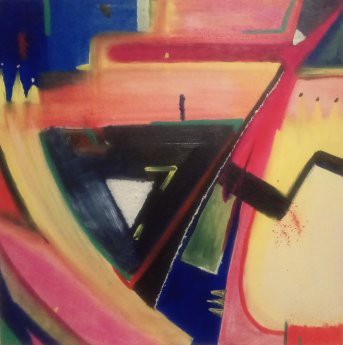 Studienarbeit 4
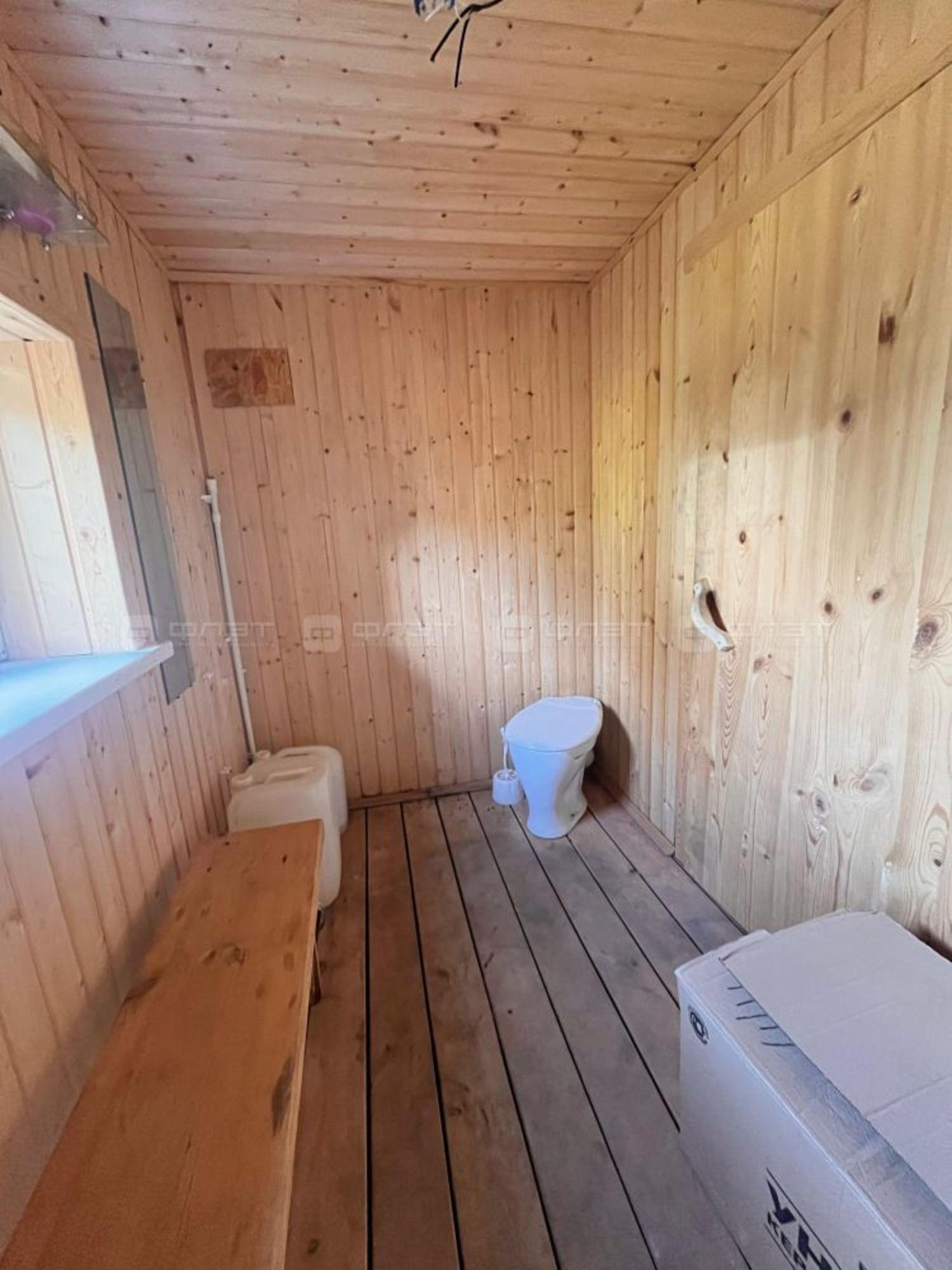 Купить дачу, дом, коттедж за 3 600 000 рублей на Восход СНТ Купить дачу, дом, коттедж за 3 600 000 рублей на Восход СНТ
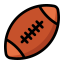 rugby-american-football-football-ball-icon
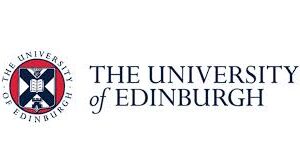 Apply for The University of Edinburgh Glenmore Postgraduate Scholarship 2026–2027 apply-for-the-university-of-edinburgh-glenmore-postgraduate-scholarship-2026–2027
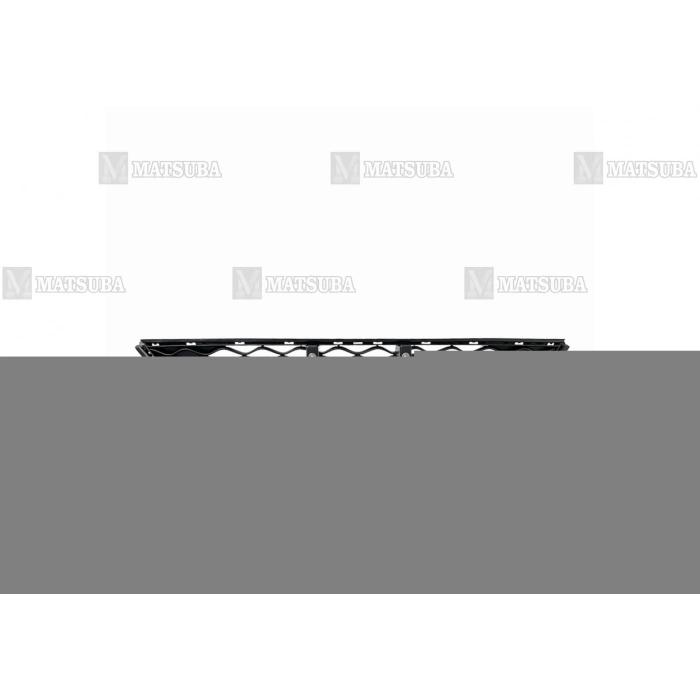 IZGARA TAMPON ZS EV 21-23 ÖN (ORTA)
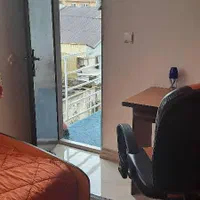 آپارتمان/ سندار/حمیدیان/دوخواب/پارکینگ|فروش آپارتمان|رشت, حافظ آباد|دیوار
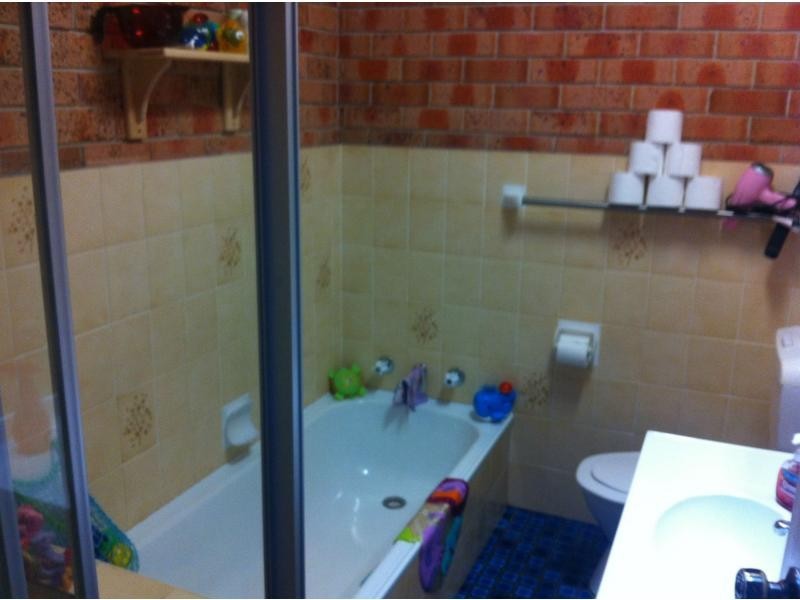 5/127 Wallace Street, Nowra NSW 2541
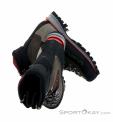 La Sportiva Nepal Trek EVO GTX Mens Mountaineering Boots Gore-Tex, , Gray, , Male, 0024-10628, 5637732397, , N5-05.jpg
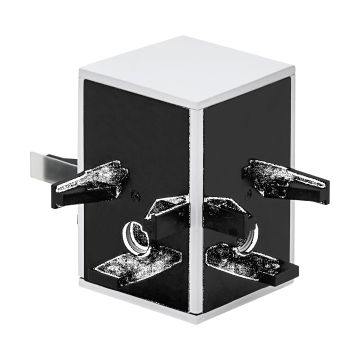 Eglo TP CUBE CONNECTOR 98802 łącznik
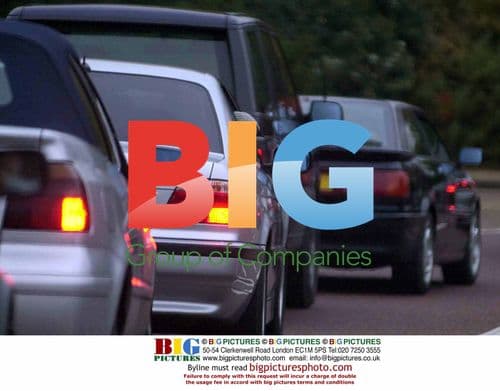 Guy Ritchie takes Lordes to school with baby Rocco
---+---
Activity: Your answer should be the lines above from the one that contains "IZGARA TAMPON ZS EV 21-23 ÖN (ORTA)" through the last, set down exactly, with the pictures removed.

Worked solution:
 IZGARA TAMPON ZS EV 21-23 ÖN (ORTA)
 آپارتمان/ سندار/حمیدیان/دوخواب/پارکینگ|فروش آپارتمان|رشت, حافظ آباد|دیوار
 5/127 Wallace Street, Nowra NSW 2541
 La Sportiva Nepal Trek EVO GTX Mens Mountaineering Boots Gore-Tex, , Gray, , Male, 0024-10628, 5637732397, , N5-05.jpg
 Eglo TP CUBE CONNECTOR 98802 łącznik
 Guy Ritchie takes Lordes to school with baby Rocco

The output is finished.